Hi Robert,
Thanks for the feedback and suggestions.
> I'm somewhat less of a noob here, so I'll confirm that this proposal
> has basically zero chance of getting in, at least for the v19 cycle.
> This isn't so much about the proposal itself, but more in that if you
> were trying to pick the worst time of year to submit a large,
> complicated feature into the postgresql workflow, this would be really
> close to that.
> However, I have also wondered about this specific trade-off (FPW vs
> DWB) for years, but until now, the level of effort required to produce
> a meaningful POC that would confirm if the idea was worth pursuing was
> so large that I think it stopped anyone from even trying. So,
> hopefully everyone will realize that we don't live in that world
> anymore, and as a side benefit, apparently the idea is worth pursuing.

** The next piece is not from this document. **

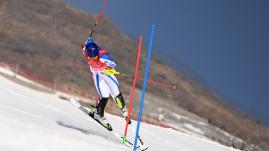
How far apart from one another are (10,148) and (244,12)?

I completely understand, and I actually have no intention of pushing
this patch for the v19 cycle. My primary goal right now is simply to
share the POC results and discuss the idea with the community to see
if this direction is worth pursuing.
For context, I have been a MySQL InnoDB developer for over 10 years,
but I admit I am a newcomer to the PostgreSQL community, so I am still
familiarizing myself with the standard workflow and processes here.
>> I think it would be valuable to have this as I've been hit by PostgreSQL's
>> unsteady (chain-saw-like) WAL traffic, especially related to touching 1st the
>> pages after checkpoint, up to the point of saturating network links. The
>> common
>> counter-argument to double buffering is probably that FPI may(?) increase WAL
>> standby replication rate and this would have to be measured into account
>> (but we also should take into account how much maintenance_io_concurrency/
>> posix_fadvise() prefetching that we do today helps avoid any I/O stalls on
>> fetching pages - so it should be basically free), I see even that you
>> got benefits
>> by not using FPI. Interesting.
>>
>> Some notes/questions about the patches itself:
>>
> So, I haven't looked at the code itself; tbh honest I am a bit too
> paranoid to dive into generated code that would seem to carry some
> likely level of legal risk around potential reuse of GPL/proprietary
> code it might be based on (either in its original training, inference,
> or context used for generation. Yeah, I know innodb isn't written in
> C, but still). That said, I did have some feedback and questions on
> the proposal itself, and some suggestions for how to move things
> forward.
>
>> 0. The convention here is send the patches using:
>> git format-patch -v<VERSION> HEAD~<numberOfpatches>
>> for easier review. The 0003 probably should be out of scope. Anyway I've
>> attached all of those so maybe somebody else is going to take a
>> look at them too,
>> they look very mature. Is this code used in production already anywhere?
>> (and
>> BTW the numbers are quite impressive)
>>
> While Jakub is right that the convention is to send patches, that
> convention is based on a manual development model, not an agentic
> development model. While there is no official project policy on this,
> IMHO the thing we really need from you is not the code output, but the
> prompts that were used to generate the code. There are plenty of folks
> who have access to claude that could then use those prompts to
> "recreate with enough proximity" the work you had claude do, and that
> process would also allow for additional verification and reduction of
> any legal concerns or concerns about investing further human
> time/energy. (No offense, but as you are not a regular contributor,
> you could analogize this to when third parties do large code dumps and
> say "here's a contribution, it's up to you to figure out how to use
> it". Ideally we want other folks to be able to pick up the project and
> continue with it, even if it means recreating it, and that works best
> if we have the underlying prompts).
> The claude code configuration file is a good start, but certainly not
> enough. Probably the ideal here would be full session logs, although a
> developer-diary would probably also suffice. I'm kind of guessing here
> because I don't know the scope of the prompts involved or how you were
> interacting with Claude in order to get where you are now, but those
> seem like the more obvious tools for work of this size whose intention
> is to be open.
Regarding the AI-generated code, the raw output from Claude was far
from perfect. I have manually reviewed and modified the code
extensively to get it to this state.
Our plan is to first deploy and test this thoroughly on our own
product, Alibaba Cloud RDS for PostgreSQL. Once we are confident that
it is stable and issue-free, we intend to submit a formalized patch
to the community. I am very much looking forward to discussing and
reviewing the actual code with you all when the time comes.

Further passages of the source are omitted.